* _EXTRACTED TEXT_

==================================================

XML Namespace Processing in Apache
December 15, 2004
The Apache 2 filter architecture serves to transform Apache from a mere web server into a powerful application platform. Applications that previously required a dedicated backend, typically Java-based, can now easily be implemented within the web server itself, with very substantial improvements in system performance.
Figure 1.
A few XML applications have become very well established, most obviously XSLT transformation. But the biggest advantages are to be gained by making full use of Apache's data pipelining and eliminating all network latency arising from the application. This is possible with a SAX-based parser that supports a parseChunk push API. Such an API is provided by XML libraries including expat and libxml2, which are also the fastest XML processors available anywhere according to the xmlbench results. This enables mean and lean markup-processing applications to be built with Apache. The overhead for processing XML (or indeed HTML) with SAX is low--at least comparable to server side include processing--and doesn't escalate as document size grows. This makes it an attractive alternative to XSLT and DOM-based techniques, as well as to expensive add ons (like PHP) or back ends (like Tomcat/Java-based systems) where scalability is a concern.
The downside of this approach is that it is a relatively low-level API for building
applications, requiring knowledge both of the Apache API and of SAX processing--a
less
common skillset than Java/XML, XSLT, or PHP. Hence, there are few working applications
taking advantage of this approach. Probably the best-known is my
mod_proxy_html
, which rewrites URLs into a proxy's address space and is an
essential component of a reverse proxy. This has proven, unexpectedly, to be my most
popular
module and is being incorporated into an increasing number of OS distributions like
FreeBSD,
Gentoo, and Debian.
The Apache Namespace API
Figure 2.

==================================================

* _PROBLEM DESCRIPTION_
Which two XML libraries does the article on XML namespace processing in Apache name as providing a parseChunk push API?

* _EXCERPTED RECORDS_
==================================================

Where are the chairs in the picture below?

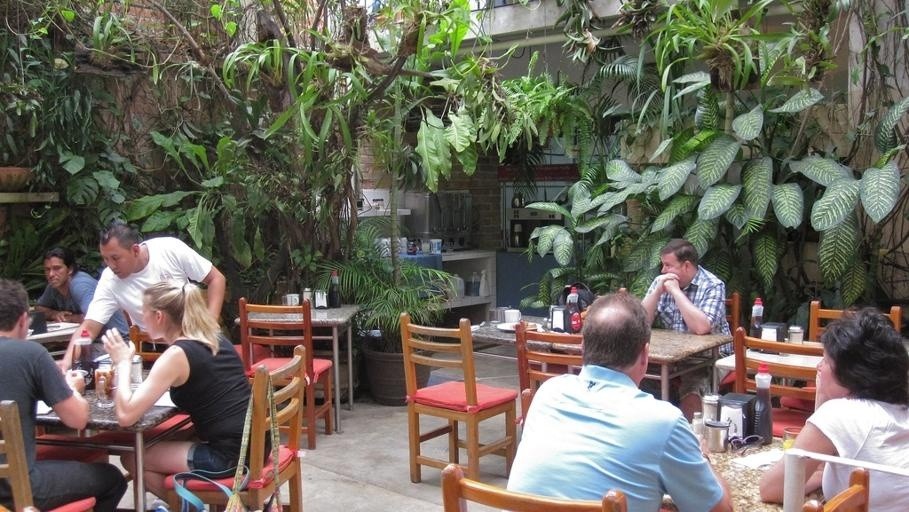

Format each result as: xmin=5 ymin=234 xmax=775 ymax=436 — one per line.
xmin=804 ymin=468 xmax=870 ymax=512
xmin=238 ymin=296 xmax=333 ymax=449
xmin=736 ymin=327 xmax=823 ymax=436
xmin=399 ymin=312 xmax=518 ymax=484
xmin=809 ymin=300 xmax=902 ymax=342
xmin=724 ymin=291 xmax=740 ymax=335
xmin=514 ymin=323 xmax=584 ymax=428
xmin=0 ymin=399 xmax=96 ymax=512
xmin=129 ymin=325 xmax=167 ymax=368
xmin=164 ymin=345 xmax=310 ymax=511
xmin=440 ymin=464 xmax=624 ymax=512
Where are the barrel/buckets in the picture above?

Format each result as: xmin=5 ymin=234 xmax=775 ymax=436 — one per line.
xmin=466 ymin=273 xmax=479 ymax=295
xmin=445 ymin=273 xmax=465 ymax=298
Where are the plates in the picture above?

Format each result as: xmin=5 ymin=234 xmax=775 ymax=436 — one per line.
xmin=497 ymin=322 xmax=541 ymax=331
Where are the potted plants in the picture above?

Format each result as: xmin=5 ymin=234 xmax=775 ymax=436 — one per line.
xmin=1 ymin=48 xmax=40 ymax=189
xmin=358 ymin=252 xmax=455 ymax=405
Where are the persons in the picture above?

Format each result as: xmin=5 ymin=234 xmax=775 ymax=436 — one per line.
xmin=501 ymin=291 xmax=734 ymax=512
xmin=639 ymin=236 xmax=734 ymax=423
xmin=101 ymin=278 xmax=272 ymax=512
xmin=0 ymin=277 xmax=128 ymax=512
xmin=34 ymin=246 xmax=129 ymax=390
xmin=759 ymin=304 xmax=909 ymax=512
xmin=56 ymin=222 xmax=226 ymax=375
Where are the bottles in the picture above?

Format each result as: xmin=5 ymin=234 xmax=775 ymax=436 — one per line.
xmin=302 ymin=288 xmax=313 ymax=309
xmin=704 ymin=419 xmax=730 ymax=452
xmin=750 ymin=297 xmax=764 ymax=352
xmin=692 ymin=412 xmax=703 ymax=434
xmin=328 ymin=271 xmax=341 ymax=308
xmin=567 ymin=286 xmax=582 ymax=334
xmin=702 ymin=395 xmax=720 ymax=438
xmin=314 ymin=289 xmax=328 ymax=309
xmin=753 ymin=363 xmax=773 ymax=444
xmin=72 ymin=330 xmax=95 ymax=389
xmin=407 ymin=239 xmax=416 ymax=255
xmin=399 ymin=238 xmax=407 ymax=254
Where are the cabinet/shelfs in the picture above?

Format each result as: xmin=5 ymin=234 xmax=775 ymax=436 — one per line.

==================================================

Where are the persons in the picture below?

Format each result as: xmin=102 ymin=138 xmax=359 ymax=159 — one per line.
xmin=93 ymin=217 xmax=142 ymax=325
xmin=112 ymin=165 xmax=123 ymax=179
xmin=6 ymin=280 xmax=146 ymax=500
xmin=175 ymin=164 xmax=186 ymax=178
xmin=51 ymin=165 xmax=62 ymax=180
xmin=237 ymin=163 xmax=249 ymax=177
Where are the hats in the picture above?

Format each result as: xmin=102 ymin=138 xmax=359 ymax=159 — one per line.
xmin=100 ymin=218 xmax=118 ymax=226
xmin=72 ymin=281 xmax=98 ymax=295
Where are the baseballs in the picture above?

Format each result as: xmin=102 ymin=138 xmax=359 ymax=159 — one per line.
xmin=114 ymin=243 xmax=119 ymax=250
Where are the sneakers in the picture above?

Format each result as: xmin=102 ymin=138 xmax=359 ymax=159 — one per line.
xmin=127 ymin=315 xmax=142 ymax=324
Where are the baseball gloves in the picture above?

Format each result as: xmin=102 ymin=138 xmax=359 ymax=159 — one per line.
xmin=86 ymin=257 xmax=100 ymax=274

==================================================

* _OUTPUT BELOW_
Expat and libxml2.